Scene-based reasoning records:

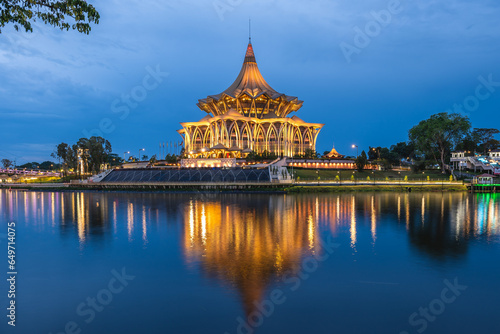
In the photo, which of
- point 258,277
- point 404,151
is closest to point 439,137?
point 404,151

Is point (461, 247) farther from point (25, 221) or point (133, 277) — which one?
point (25, 221)

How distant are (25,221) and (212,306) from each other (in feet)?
81.8

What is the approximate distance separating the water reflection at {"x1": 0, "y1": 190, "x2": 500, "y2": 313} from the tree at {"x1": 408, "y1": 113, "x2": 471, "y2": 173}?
156ft

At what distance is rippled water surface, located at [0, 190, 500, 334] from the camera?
10453mm

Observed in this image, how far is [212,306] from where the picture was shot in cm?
1130

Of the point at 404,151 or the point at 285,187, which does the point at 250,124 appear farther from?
the point at 404,151

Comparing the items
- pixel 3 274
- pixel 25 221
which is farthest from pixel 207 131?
pixel 3 274

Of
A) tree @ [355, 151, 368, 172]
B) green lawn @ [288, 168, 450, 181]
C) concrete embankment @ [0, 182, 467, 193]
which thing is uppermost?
tree @ [355, 151, 368, 172]

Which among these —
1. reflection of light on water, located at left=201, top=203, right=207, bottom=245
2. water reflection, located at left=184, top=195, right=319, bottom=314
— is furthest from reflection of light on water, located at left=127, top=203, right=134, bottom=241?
reflection of light on water, located at left=201, top=203, right=207, bottom=245

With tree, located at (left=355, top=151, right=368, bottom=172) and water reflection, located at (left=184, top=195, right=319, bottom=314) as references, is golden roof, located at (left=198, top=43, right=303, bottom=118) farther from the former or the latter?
water reflection, located at (left=184, top=195, right=319, bottom=314)

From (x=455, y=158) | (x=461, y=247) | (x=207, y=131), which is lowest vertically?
(x=461, y=247)

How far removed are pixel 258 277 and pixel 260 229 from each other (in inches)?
397

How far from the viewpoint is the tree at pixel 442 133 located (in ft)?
259

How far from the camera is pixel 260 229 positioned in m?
24.0
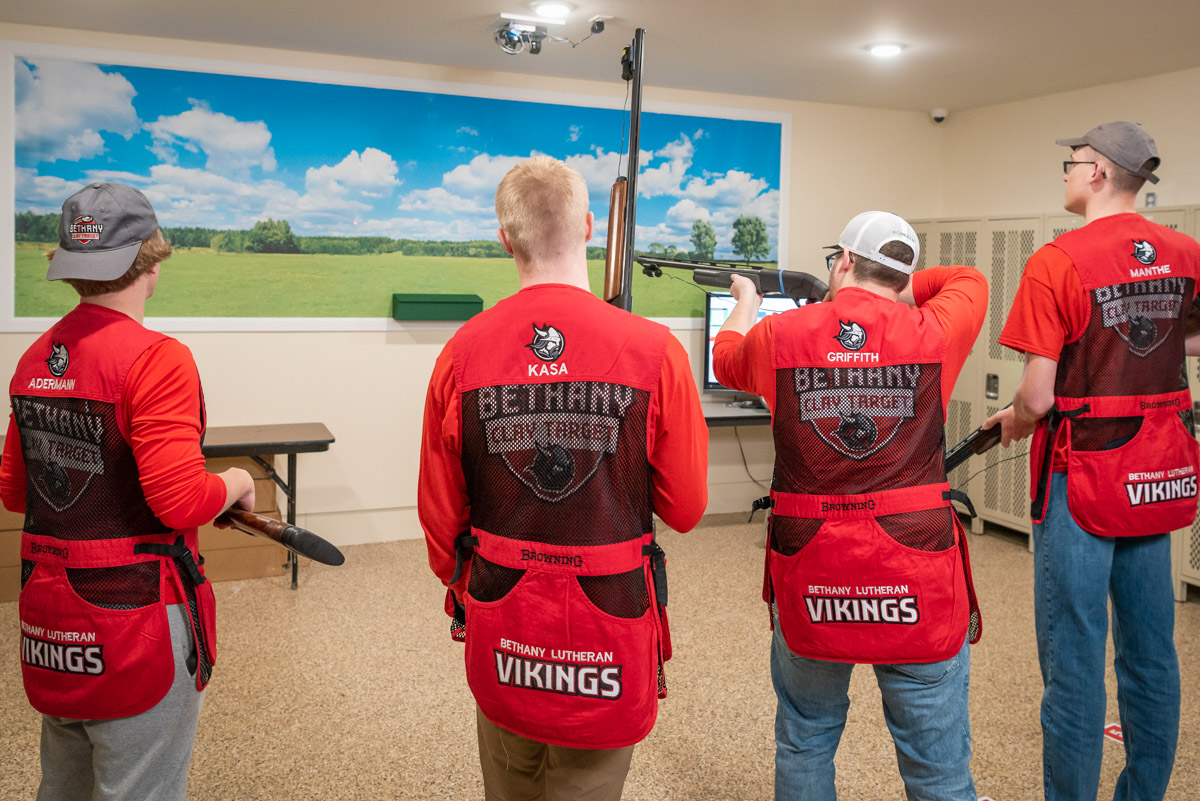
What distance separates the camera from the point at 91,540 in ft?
4.63

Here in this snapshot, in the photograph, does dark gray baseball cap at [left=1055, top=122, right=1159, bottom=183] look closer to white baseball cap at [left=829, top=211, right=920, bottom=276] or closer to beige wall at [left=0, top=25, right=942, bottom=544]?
white baseball cap at [left=829, top=211, right=920, bottom=276]

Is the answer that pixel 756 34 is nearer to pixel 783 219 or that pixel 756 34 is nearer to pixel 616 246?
pixel 783 219

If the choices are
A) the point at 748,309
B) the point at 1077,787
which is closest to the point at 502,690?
the point at 748,309

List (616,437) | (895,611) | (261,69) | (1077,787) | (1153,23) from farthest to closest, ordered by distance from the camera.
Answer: (261,69) → (1153,23) → (1077,787) → (895,611) → (616,437)

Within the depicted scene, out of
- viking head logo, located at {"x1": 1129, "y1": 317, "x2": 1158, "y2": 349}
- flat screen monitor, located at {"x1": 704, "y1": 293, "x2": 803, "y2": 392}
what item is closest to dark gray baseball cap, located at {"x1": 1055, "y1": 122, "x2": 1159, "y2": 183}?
viking head logo, located at {"x1": 1129, "y1": 317, "x2": 1158, "y2": 349}

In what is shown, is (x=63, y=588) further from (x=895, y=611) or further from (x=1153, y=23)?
(x=1153, y=23)

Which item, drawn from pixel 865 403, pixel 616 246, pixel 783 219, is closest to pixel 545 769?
pixel 865 403

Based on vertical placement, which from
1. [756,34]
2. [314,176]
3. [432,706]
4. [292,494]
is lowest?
[432,706]

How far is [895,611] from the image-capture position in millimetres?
1607

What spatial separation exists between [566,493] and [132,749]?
2.71ft

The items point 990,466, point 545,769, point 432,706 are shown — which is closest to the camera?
point 545,769

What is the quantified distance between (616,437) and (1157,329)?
1.33m

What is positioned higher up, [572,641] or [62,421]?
[62,421]

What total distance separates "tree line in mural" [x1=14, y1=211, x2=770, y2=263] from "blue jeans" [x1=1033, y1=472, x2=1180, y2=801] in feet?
10.9
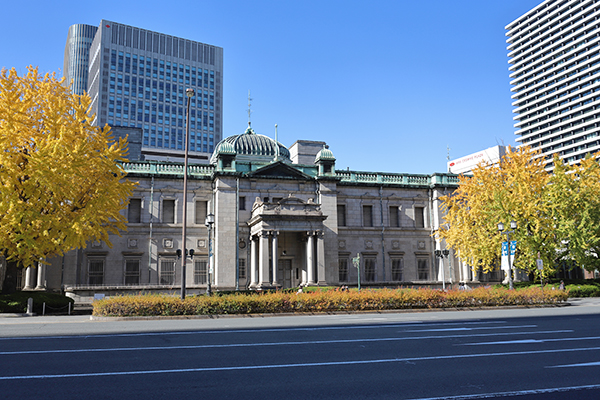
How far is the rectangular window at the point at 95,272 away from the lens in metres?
39.7

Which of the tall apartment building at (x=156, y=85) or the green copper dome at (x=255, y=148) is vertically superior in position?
the tall apartment building at (x=156, y=85)

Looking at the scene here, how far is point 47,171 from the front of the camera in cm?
2592

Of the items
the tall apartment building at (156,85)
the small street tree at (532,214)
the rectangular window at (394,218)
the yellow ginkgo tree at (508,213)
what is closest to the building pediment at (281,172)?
the rectangular window at (394,218)

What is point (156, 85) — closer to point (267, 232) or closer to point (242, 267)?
point (242, 267)

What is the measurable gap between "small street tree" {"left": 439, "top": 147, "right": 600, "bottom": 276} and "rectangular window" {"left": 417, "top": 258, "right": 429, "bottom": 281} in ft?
18.1

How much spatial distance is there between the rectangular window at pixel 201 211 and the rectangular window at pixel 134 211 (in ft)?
16.2

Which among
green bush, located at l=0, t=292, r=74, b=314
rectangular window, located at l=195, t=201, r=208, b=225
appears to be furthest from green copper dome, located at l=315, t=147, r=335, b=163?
green bush, located at l=0, t=292, r=74, b=314

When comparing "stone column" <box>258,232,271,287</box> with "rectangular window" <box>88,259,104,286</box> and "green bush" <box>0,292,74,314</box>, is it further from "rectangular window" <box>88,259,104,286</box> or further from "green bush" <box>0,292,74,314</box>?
"green bush" <box>0,292,74,314</box>

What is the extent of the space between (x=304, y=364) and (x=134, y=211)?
118 ft

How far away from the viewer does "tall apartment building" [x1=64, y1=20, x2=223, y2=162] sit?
479 feet

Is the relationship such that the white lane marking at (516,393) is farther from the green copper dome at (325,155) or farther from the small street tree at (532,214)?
the green copper dome at (325,155)

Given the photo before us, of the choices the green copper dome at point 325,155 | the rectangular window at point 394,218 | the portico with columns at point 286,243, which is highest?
the green copper dome at point 325,155

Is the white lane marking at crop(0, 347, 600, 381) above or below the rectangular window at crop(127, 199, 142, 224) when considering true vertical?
below

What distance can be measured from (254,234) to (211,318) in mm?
19888
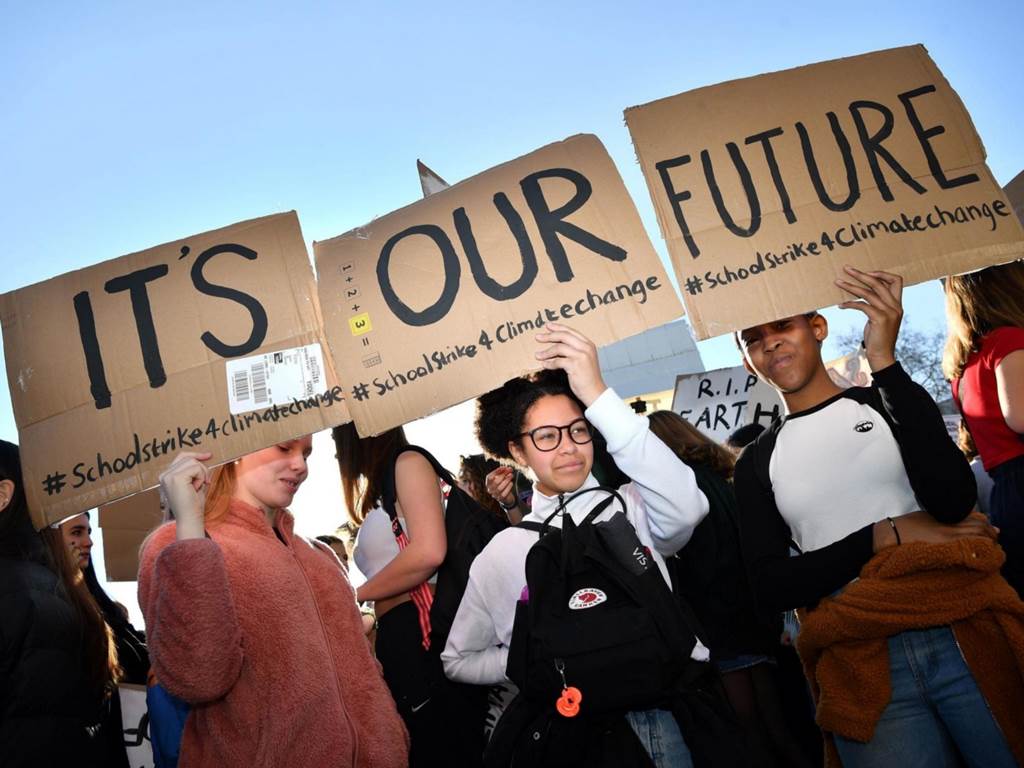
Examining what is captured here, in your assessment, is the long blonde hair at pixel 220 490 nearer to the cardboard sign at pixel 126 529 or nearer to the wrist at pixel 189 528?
the wrist at pixel 189 528

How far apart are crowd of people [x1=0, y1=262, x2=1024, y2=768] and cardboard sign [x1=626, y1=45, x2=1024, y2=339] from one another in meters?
0.20

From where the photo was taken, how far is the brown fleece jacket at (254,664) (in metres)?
1.84

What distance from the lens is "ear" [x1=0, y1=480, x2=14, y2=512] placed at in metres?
2.44

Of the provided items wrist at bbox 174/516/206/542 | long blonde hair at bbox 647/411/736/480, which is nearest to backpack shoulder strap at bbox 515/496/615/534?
wrist at bbox 174/516/206/542

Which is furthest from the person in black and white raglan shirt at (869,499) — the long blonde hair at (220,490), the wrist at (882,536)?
the long blonde hair at (220,490)

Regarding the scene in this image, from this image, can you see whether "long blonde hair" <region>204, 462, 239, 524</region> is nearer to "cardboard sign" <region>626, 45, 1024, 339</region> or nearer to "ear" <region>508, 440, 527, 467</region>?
"ear" <region>508, 440, 527, 467</region>

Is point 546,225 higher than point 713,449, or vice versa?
point 546,225

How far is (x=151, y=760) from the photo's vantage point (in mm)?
2660

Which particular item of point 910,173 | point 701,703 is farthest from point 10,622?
point 910,173

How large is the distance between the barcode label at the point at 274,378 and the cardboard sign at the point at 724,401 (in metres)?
3.64

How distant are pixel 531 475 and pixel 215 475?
1.03 metres

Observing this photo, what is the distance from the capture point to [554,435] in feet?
7.56

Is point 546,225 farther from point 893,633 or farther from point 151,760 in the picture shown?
point 151,760

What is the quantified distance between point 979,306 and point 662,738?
1935 mm
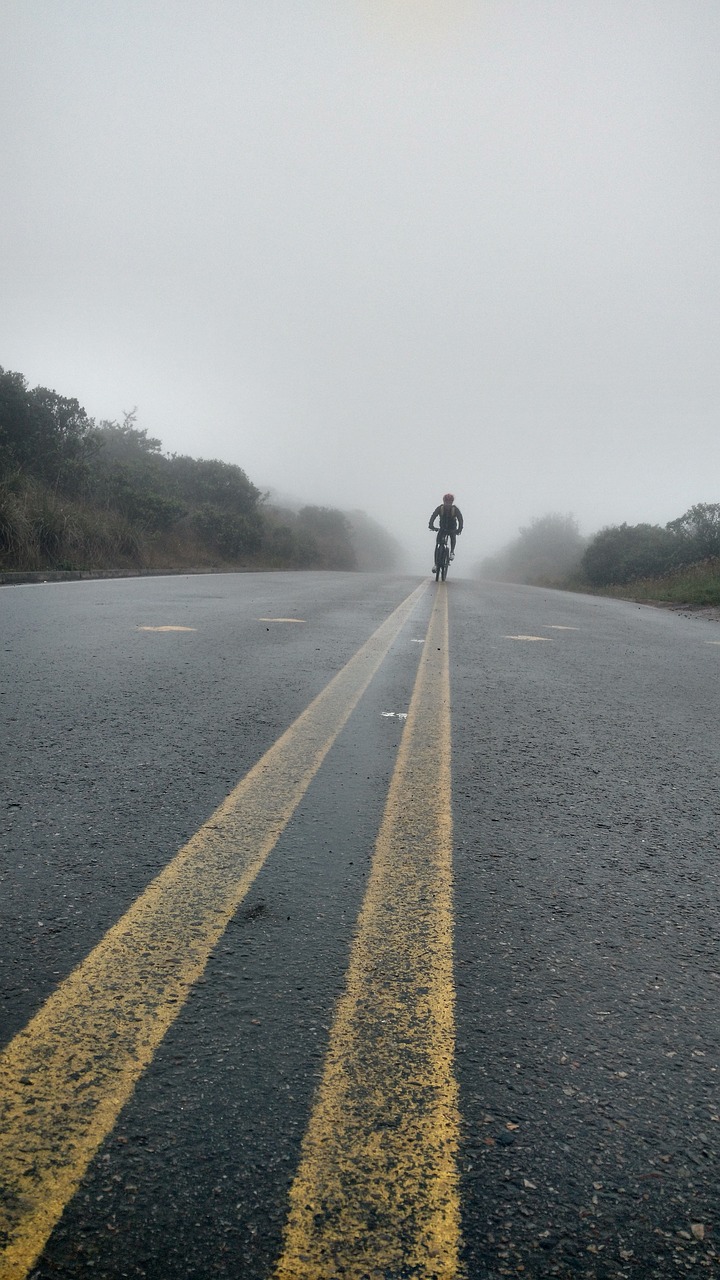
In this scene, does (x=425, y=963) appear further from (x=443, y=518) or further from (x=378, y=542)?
Answer: (x=378, y=542)

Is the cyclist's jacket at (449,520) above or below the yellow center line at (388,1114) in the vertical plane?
above

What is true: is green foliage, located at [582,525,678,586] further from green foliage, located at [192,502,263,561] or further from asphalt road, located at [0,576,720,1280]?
asphalt road, located at [0,576,720,1280]

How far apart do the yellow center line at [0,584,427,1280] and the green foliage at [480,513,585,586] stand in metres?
59.4

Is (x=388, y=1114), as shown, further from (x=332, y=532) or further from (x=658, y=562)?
(x=332, y=532)

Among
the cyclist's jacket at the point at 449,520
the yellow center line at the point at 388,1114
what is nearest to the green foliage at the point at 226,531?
the cyclist's jacket at the point at 449,520

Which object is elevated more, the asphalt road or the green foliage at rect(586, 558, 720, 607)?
the green foliage at rect(586, 558, 720, 607)

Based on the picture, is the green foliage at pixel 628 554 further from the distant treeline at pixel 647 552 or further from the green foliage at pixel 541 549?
the green foliage at pixel 541 549

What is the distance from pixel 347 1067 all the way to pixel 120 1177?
0.47m

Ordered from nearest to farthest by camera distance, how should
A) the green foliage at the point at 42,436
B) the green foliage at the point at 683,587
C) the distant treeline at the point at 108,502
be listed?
the distant treeline at the point at 108,502, the green foliage at the point at 42,436, the green foliage at the point at 683,587

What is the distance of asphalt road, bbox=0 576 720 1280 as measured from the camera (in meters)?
1.24

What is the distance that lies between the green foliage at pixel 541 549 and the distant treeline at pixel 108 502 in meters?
32.5

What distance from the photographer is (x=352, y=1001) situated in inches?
72.4

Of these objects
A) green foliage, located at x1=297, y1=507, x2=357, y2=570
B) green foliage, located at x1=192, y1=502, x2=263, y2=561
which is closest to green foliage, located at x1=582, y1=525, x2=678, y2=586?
green foliage, located at x1=192, y1=502, x2=263, y2=561

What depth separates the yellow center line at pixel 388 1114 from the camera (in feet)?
3.89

STATED TASK
Transcribe word for word the lines from the one holding "How far apart do" to the last line of the listing above, inclusive.

COMPLETE OUTPUT
How far apart do the yellow center line at [0,584,427,1280] and the green foliage at [480,513,585,586] stand in metres?
59.4

Is (x=388, y=1114), as shown, further from (x=332, y=532) or further from (x=658, y=562)?
(x=332, y=532)

Among
the cyclist's jacket at the point at 449,520
the yellow center line at the point at 388,1114
what is nearest to the green foliage at the point at 226,531?
the cyclist's jacket at the point at 449,520

Which object is elevated more, the asphalt road or the green foliage at rect(586, 558, 720, 607)?
the green foliage at rect(586, 558, 720, 607)

Based on the picture, is the green foliage at pixel 628 554 further from the distant treeline at pixel 647 552 or further from the green foliage at pixel 541 549?
the green foliage at pixel 541 549

What is the distance from pixel 347 1067 all the way to pixel 120 1177?
0.47m

Ordered from nearest to farthest by camera distance, how should
A) the green foliage at the point at 42,436
B) the green foliage at the point at 683,587
C) the distant treeline at the point at 108,502
be listed?
the distant treeline at the point at 108,502, the green foliage at the point at 42,436, the green foliage at the point at 683,587

What is the distance of asphalt road, bbox=0 576 720 1280 as measured from the camera (in meters)?
1.24

What is the distance that lies between the green foliage at pixel 541 549 and the distant treeline at pixel 108 502 in meters?
32.5

What distance from the photographer is (x=352, y=1001) situated in inches?
72.4

Of these objects
A) green foliage, located at x1=297, y1=507, x2=357, y2=570
B) green foliage, located at x1=192, y1=502, x2=263, y2=561
which is closest to green foliage, located at x1=582, y1=525, x2=678, y2=586?
green foliage, located at x1=192, y1=502, x2=263, y2=561

What depth separates the yellow center line at pixel 388 1114 from the camera (in feet)?
3.89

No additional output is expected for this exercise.